Teacher forcing

Wabbit · January 14, 2017, 4:24am

I wanted to implement teacher forcing as in Pascanau et. al. JMLR so that we feed in the predicted previous label $y_hat_{t}$ instead of the ground-truth label $y_{t}$ . Any plans for adding this feature? I can work on the code if you provide pointers.

Note: I don’t know lua but am willing to try if I get some pointers

jean.senellart · January 14, 2017, 7:26am

Hello! lua is very easy to jump in, don’t worry about this part! The idea seems close to distillation as in Sequence-Level Knowledge Distillation (Kim and Rush, EMNL 2016), isn’t it? Today we are doing distillation but as 2 steps process: first we train a model using ground truth (teacher), and then we train a second model (student) using teacher output - see Neural Machine Translation from Simplified Translations.

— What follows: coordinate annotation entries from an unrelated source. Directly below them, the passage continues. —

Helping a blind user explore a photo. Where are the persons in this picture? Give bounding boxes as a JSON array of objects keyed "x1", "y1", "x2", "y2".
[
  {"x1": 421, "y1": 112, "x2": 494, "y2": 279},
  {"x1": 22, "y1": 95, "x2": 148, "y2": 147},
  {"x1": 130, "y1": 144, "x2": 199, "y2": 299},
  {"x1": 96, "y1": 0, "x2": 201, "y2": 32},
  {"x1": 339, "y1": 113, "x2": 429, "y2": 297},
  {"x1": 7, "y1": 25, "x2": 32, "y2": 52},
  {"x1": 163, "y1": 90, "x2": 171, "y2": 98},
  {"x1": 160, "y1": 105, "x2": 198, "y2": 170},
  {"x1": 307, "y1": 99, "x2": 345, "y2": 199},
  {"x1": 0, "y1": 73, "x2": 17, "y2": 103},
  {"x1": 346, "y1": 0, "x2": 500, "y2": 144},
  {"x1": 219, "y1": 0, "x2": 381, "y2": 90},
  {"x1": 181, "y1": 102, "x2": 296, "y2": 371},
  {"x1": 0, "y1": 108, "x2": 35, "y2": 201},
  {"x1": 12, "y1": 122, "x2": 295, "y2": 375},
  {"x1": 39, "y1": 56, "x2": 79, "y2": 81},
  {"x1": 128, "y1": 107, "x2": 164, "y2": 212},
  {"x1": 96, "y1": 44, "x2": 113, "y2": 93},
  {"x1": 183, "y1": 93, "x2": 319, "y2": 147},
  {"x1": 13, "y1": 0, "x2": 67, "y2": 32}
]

Do you have something different in mind? I can help implementing.

Wabbit · January 15, 2017, 12:45pm

If I understand Sequence-Level Knowledge Distillation correctly, the idea there is to 1) generate simplified translations using a “teacher” network and then 2) train another (student) model with the simplified translations as the target sentences.

My use case is different. I want to tag all words in a sentence as color or person or location. During training I’ll have labels like:
Raw sentence:John painted a blue sky
Labels : John: Person, painted: none, ‘a: none’, ‘blue’: color, sky:none

During prediction I have partially labelled sentences ( say the label for color is available but not for person etc.)
Input sentence during prediction: Jane's dress is brown
Labels available : Jane's: not available, dress: not available, is: not available, brown: color

During beam search I want to force the label for brown to be color since I know the label for that word.

Note: this kind of partially labeled data arises frequently in practice atleast for tagging tasks. For MT too, if you know part of the translation from human annotators with high confidence and are trying to improve upon it this feature might be useful.

Is the use case clear enough from my description?
Is this kind of feature planned?
If not can you give me pointers to the right files that should be modified?

guillaumekln · January 15, 2017, 7:28pm

OpenNMT’s decoder is already trained by teacher forcing.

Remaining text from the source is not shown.